Here’s a little more information about the dipping process.
1. Pick a Pattern: Patterns that range from Realtree® camouflage to wood grains, marbles and metallics. If you can’t find one you like, we will design a pattern for you. Once a pattern is chosen, it is digitized and printed as an exact replica on film.
2. Prep a Product: Preparation is key to a successful water transfer. Most product surfaces are cleaned before applying a special primer, which adheres to the item and accepts the inks of the printed decoration. If necessary, objects to be printed are base painted. This determines the pattern’s color, such as the green in camouflage or the brown used in a wood grain.
3. Image Orientation: The pattern or image is then printed on water-soluble polyvinyl film and placed in a vat designed specifically for water-transfer printing. This part of the process is managed either manually or is automated. Sliding baffles keep the printed film in place to achieve a good decoration.
4. Activation: Printed film is sprayed with a chemical activator, which dissolves the film, allowing the pattern to float on water.
5. Immersion: Water follows the contours of the part and forces the inks to penetrate the basecoat. After being fully immersed, the part is removed from the water and the eye can immediately see that the part has taken-on the color and design of the original pattern.
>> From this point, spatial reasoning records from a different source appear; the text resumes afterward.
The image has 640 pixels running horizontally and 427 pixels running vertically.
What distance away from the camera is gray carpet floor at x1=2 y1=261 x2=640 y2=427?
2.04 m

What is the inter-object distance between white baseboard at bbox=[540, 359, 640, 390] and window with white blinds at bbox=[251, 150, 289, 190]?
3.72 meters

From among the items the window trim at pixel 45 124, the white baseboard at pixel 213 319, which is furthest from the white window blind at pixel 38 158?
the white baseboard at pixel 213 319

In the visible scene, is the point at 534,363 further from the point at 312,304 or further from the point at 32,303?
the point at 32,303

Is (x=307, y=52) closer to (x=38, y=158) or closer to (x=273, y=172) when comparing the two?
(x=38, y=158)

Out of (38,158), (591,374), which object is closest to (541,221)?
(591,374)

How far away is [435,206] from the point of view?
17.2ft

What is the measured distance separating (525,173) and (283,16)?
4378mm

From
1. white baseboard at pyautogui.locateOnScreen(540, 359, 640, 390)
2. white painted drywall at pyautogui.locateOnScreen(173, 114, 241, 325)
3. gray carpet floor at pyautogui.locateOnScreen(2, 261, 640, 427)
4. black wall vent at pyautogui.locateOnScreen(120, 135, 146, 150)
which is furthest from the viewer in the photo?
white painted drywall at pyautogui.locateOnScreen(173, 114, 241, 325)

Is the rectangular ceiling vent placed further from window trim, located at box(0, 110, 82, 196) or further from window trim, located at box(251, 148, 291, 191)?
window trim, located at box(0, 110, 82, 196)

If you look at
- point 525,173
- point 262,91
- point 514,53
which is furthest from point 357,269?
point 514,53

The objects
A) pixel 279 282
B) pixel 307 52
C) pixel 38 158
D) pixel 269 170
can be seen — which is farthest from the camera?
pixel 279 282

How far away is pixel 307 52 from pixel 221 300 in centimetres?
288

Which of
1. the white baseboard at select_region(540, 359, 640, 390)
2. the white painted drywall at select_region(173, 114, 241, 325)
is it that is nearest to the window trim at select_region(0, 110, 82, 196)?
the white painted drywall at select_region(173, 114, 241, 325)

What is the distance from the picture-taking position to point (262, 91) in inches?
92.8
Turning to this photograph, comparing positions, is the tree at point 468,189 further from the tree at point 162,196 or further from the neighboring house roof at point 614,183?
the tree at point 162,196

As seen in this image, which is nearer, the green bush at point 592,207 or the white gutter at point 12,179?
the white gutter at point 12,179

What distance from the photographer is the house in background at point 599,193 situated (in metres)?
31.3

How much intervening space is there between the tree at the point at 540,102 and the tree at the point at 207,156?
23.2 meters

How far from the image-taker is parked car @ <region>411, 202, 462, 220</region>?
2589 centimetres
Because the graphic is only a few microns thick, decoration is possible for flexible plastic products such as ski goggles, and even molded parts including ATV hoods, fenders and related components. Many sizes and shapes can be decorated from firearms and instrument panels to radio bezels.
6. Rinsing and Drying: After immersion, the product is rinsed and dried.
7. Clear-Coating: In the final process step, the decorated product is covered with an automotive-grade urethane. This gives the object a glossy or matte shine, depending on your preference. The urethane also acts as a protector from harmful UV rays and chemicals that may ruin the pattern. When the final coat has dried, the object is sanded and polished to shine.